The main problem with this argument is that if someone is neurotically committed to making themselves a target for it, it doesn’t show that acausal extortion won’t work against them, only that it probably won’t work against most other people.
- Horosphere 10 Jan 2026 16:54 UTC
  −1 points
  0
  Parent
  The problem is that I worry that I have thought about the situation in enough depth that I am likely to be targeted, even if I don’t ‘cooperate’.
  - tailcalled 10 Jan 2026 18:01 UTC
    2 points
    0
    Parent
    It requires other people to think in enough depth to pick out you as a target. Admittedly this is made easier by the fact that you are posting about it online.
    Have you thought in enough depth that you’ve helped the acausal extortionist to target other people? That may be evidence about whether other people have done so with you.
    - Horosphere 10 Jan 2026 19:09 UTC
      1 point
      0
      Parent
      My fear isn’t about people doing it ; I’m more worried about an ASI. I’m sure one would have no shortage of computational capacity to expend thinking through my own thoughts.
      - tailcalled 11 Jan 2026 13:21 UTC
        2 points
        0
        Parent
        This still requires people to design an AI that is prone to engaging in acausal extortion, and it’s unclear what their motive for doing so would be.
        Horosphere 11 Jan 2026 15:10 UTC
        1 point
        0
        Parent
        I don’t think people will do this deliberately, but that it is an instrumentally convergent thing for an ASI to do, all else (such as other superintelligences conspiring to enforce acausal norms) being equal.

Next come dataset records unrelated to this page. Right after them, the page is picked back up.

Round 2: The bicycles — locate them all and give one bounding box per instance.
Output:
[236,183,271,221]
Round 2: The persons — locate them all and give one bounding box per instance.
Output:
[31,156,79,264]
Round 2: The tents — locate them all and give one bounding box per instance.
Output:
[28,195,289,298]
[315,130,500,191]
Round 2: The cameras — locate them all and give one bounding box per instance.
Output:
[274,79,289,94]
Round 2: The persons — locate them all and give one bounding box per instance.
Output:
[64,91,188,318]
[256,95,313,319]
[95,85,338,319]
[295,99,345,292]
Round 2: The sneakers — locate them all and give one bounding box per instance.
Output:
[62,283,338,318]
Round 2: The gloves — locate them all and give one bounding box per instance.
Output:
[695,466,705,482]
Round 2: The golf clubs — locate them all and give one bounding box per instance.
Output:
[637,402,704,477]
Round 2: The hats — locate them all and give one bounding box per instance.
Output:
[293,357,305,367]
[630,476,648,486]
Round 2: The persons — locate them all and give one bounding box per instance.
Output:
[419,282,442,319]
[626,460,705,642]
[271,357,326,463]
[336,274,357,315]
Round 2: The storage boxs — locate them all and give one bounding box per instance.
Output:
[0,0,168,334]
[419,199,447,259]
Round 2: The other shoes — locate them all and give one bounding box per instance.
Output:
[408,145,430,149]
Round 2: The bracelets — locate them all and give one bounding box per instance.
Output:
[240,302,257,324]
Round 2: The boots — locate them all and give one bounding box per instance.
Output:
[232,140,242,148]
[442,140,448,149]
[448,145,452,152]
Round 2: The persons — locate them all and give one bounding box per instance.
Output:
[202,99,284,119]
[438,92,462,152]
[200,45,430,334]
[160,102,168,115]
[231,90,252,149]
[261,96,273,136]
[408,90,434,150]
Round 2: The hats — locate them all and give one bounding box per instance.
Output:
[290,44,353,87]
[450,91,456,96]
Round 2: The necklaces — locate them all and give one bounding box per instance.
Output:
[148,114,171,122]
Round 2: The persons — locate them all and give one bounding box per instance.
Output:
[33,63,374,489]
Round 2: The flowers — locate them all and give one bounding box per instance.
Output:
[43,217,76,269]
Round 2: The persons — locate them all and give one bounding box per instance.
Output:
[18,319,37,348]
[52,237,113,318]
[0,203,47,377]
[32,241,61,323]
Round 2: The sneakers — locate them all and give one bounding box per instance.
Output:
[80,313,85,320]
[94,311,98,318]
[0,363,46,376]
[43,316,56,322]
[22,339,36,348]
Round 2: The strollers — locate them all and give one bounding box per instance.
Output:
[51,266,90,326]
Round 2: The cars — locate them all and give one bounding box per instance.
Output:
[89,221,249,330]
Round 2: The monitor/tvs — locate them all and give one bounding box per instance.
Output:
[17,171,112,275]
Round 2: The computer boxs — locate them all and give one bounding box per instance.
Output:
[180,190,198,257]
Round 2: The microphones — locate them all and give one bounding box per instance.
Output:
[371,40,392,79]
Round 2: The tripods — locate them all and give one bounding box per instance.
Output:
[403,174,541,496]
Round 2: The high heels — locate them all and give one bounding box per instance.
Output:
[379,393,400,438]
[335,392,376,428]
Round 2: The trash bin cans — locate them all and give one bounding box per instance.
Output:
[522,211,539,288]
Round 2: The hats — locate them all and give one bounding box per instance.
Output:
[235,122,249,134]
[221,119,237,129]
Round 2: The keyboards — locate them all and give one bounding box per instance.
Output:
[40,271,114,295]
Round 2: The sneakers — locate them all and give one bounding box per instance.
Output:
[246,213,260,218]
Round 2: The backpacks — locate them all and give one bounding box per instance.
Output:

        tailcalled 12 Jan 2026 12:31 UTC
        2 points
        0
        Parent
        Acausal stuff isn’t instrumentally convergent in the usual sense, though. If you’re really good at computing counterfactuals, it may be instrumentally convergent to self-modify into or create an agent that does acausal deals, but the convergence only extends to deals that start in the future relative to where you’re deciding from.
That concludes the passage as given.